## [Leestekst]
++++++++
De leden van de CDA-fractie maken zich veel zorgen over toenemende repressie en de daarmee samenhangende onveiligheid van mensenrechten- en vredesactivisten in Zuid-Sudan. En is er verbaasd over dat hier geen aandacht aan wordt besteed in de brief. Waarom niet?

Is de Minister bereid hier alsnog op in te gaan? Staan de verslechterende veiligheidssituatie van mensenrechten- en vredesactivisten in Zuid-Sudan voldoende op het netvlies van Nederland en andere internationale actoren? Wat kan de Nederlandse ambassade doen om in haar dagelijkse activiteiten rekening te houden met de mogelijke nadelige gevolgen voor Zuid-Sudanezen om in contact te treden met internationale actoren en wat kan Nederland extra doen om deze mensen toch te steunen in hun werk nu te beschermen?

Reactie van het kabinet:

Het kabinet deelt de zorgen van de CDA-fractie over de verslechterende mensenrechtensituatie in Zuid-Sudan. Het politiek-maatschappelijk klimaat in Zuid-Sudan wordt repressiever. Voorbeelden hiervan zijn de inperking van de vrijheid van meningsuiting door intimidatie van journalisten en het tijdelijk sluiten van radiostations door de nationale veiligheidsdienst evenals pogingen om greep te krijgen op NGO’s.
++++++++
[Gecrawlde bijschriftgegevens]
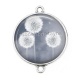 Connecteur Cabochon Argent -  pissenlit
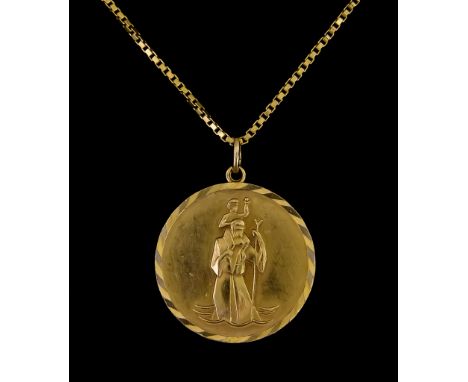 A 9ct Gold St Christopher Medallion, suspended from a fine 9ct gold box chain, medallion 25mm on diameter, chain approximatel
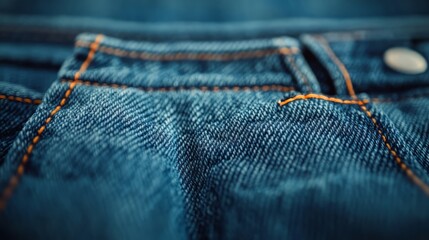 Close-up of blue denim jeans with orange stitching in detailed focus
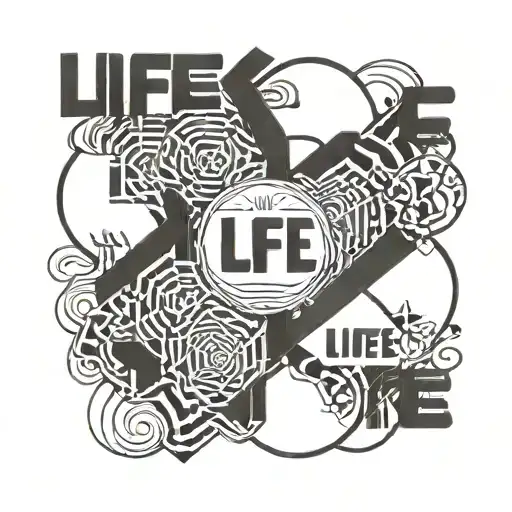 Pocker Chips With The Word Life In The Center With All In Written Above It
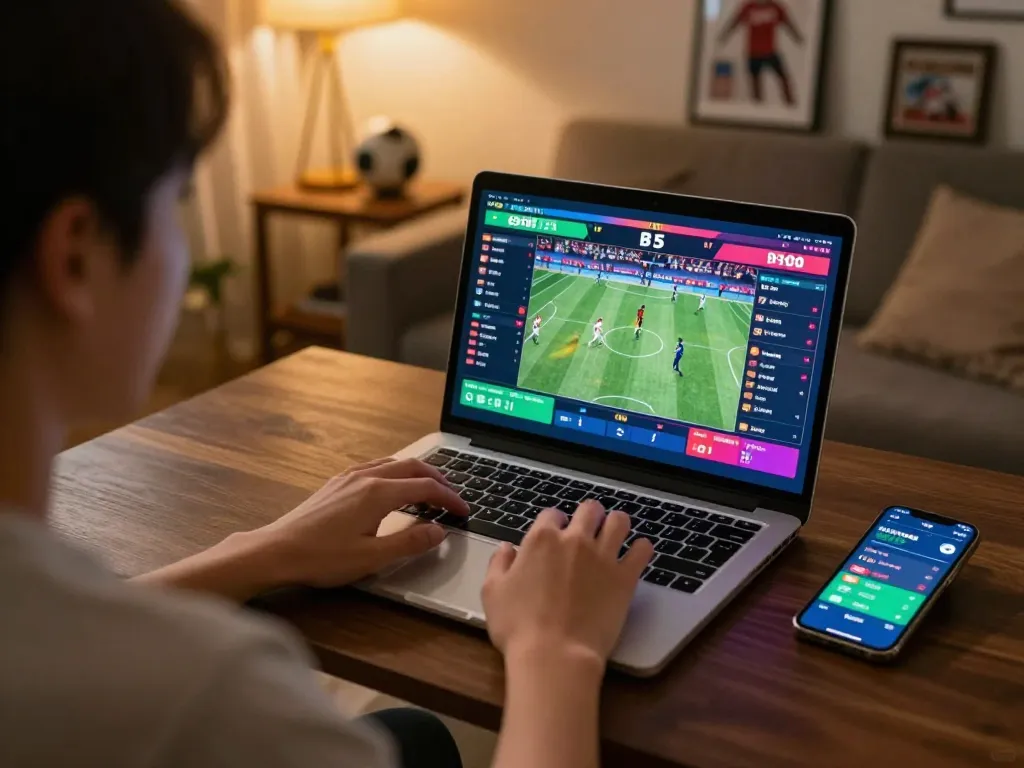 Esperienza di scommesse sportive coinvolgente che mostra bookmaker non AAMS su laptop con quote live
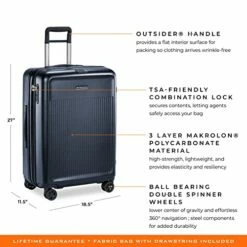 Briggs & Riley Sympatico Hardside Medium Spinner Luggage, Matte Navy, 27-Inch Checked -TRAVELPRO Sales 51HNqVt4laL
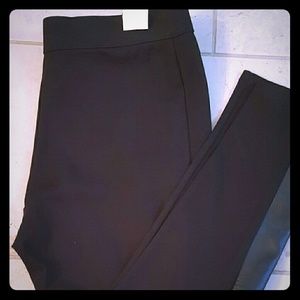 Leather trimmed ponte leggings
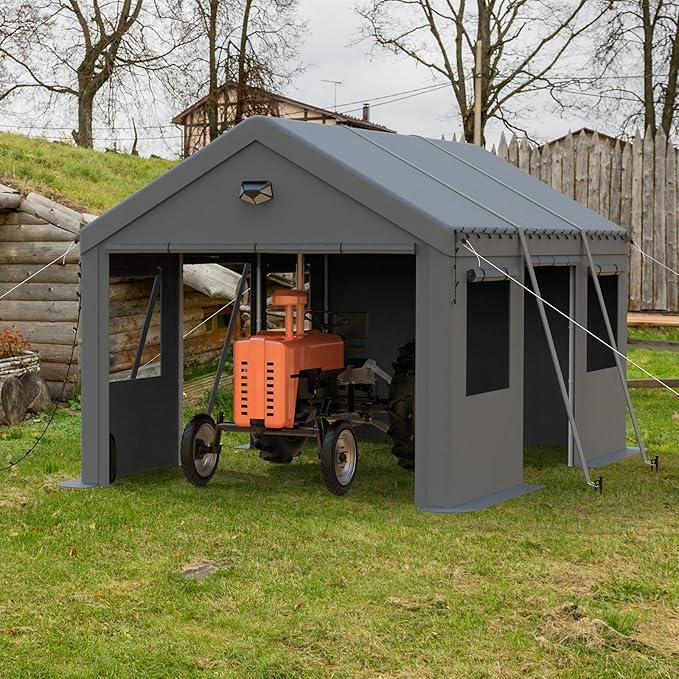 10x16 Carport, Heavy Duty Carport Canopy Garage with Removable Sidewalls and Drive Through Roll Up Zipper Doors & Side Doors, Grey
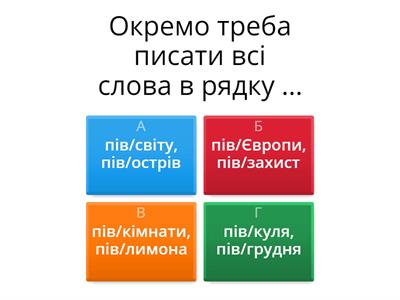 Написання пів-, напів-, полу-.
++++++++
## [Opgaven]
#1 Neem alle records onder "Gecrawlde bijschriftgegevens" letterlijk over, regel voor regel. Laat de afbeeldingen daarbij weg.
#2 Ga verder met de tekst over de mensenrechtensituatie in Zuid-Sudan, aansluitend op de laatste zin.

## [Antwoorden]
#1
 Connecteur Cabochon Argent -  pissenlit
 A 9ct Gold St Christopher Medallion, suspended from a fine 9ct gold box chain, medallion 25mm on diameter, chain approximatel
 Close-up of blue denim jeans with orange stitching in detailed focus
 Pocker Chips With The Word Life In The Center With All In Written Above It
 Esperienza di scommesse sportive coinvolgente che mostra bookmaker non AAMS su laptop con quote live
 Briggs & Riley Sympatico Hardside Medium Spinner Luggage, Matte Navy, 27-Inch Checked -TRAVELPRO Sales 51HNqVt4laL
 Leather trimmed ponte leggings
 10x16 Carport, Heavy Duty Carport Canopy Garage with Removable Sidewalls and Drive Through Roll Up Zipper Doors & Side Doors, Grey
 Написання пів-, напів-, полу-.

#2
Nederland kaart de mensenrechtensituatie regelmatig, bilateraal en in EU-verband, aan bij de Zuid-Sudanese autoriteiten. Verder dringt Nederland er in de MRR op aan om in resoluties en verklaringen aandacht te besteden aan de verslechterende mensenrechtensituatie en de Zuid-Sudanese regering op te roepen om de mensenrechten te respecteren en zorg te dragen voor voldoende ruimte voor het maatschappelijk middenveld, politieke oppositiepartijen en journalisten. De MRR resolutie van 2 juli jl. bevat mede dankzij de actieve inzet van Nederland stevige taal over de mensenrechtensituatie in Zuid-Sudan. In de resolutie wordt de Zuid-Sudanese regering met klem verzocht om de vrijheid van meningsuiting en vergadering te respecteren door er onder andere voor te zorgen dat NGO’s en media ongehinderd kunnen opereren.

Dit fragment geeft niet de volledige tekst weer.